Your task
Write out exactly the lines from the one with "Corporate lady posing" through the last line of the data below, but not the pictures.

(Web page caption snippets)
>>>
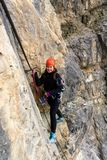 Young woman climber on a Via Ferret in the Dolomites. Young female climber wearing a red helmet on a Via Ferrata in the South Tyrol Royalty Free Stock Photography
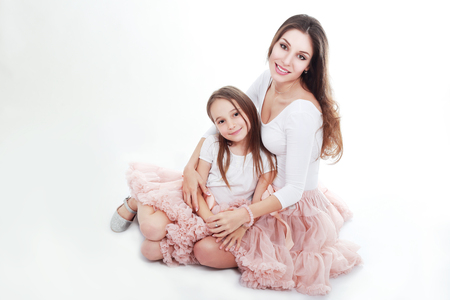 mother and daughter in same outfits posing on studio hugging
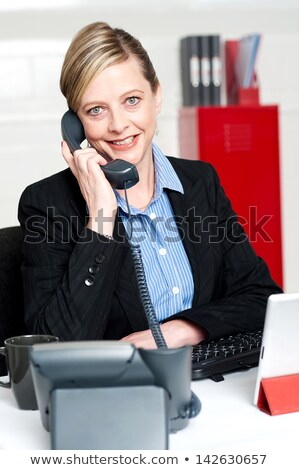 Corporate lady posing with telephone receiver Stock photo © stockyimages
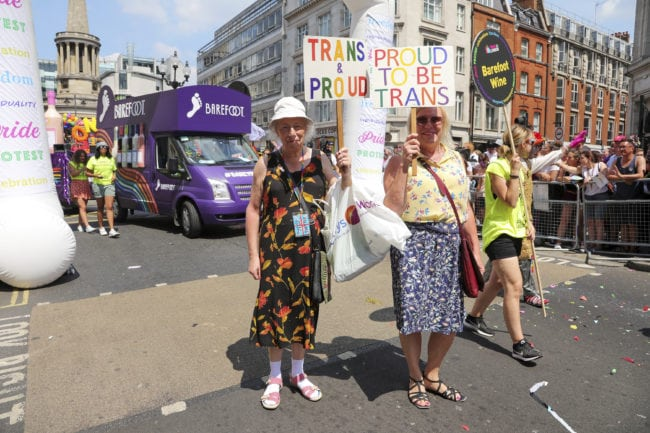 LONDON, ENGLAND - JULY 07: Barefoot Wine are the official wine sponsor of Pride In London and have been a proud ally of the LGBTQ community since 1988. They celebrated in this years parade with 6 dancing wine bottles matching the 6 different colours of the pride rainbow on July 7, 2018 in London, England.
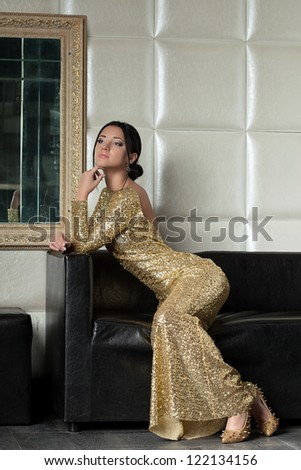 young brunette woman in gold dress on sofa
<<<
Exercise response
 Corporate lady posing with telephone receiver Stock photo © stockyimages
 LONDON, ENGLAND - JULY 07: Barefoot Wine are the official wine sponsor of Pride In London and have been a proud ally of the LGBTQ community since 1988. They celebrated in this years parade with 6 dancing wine bottles matching the 6 different colours of the pride rainbow on July 7, 2018 in London, England.
 young brunette woman in gold dress on sofa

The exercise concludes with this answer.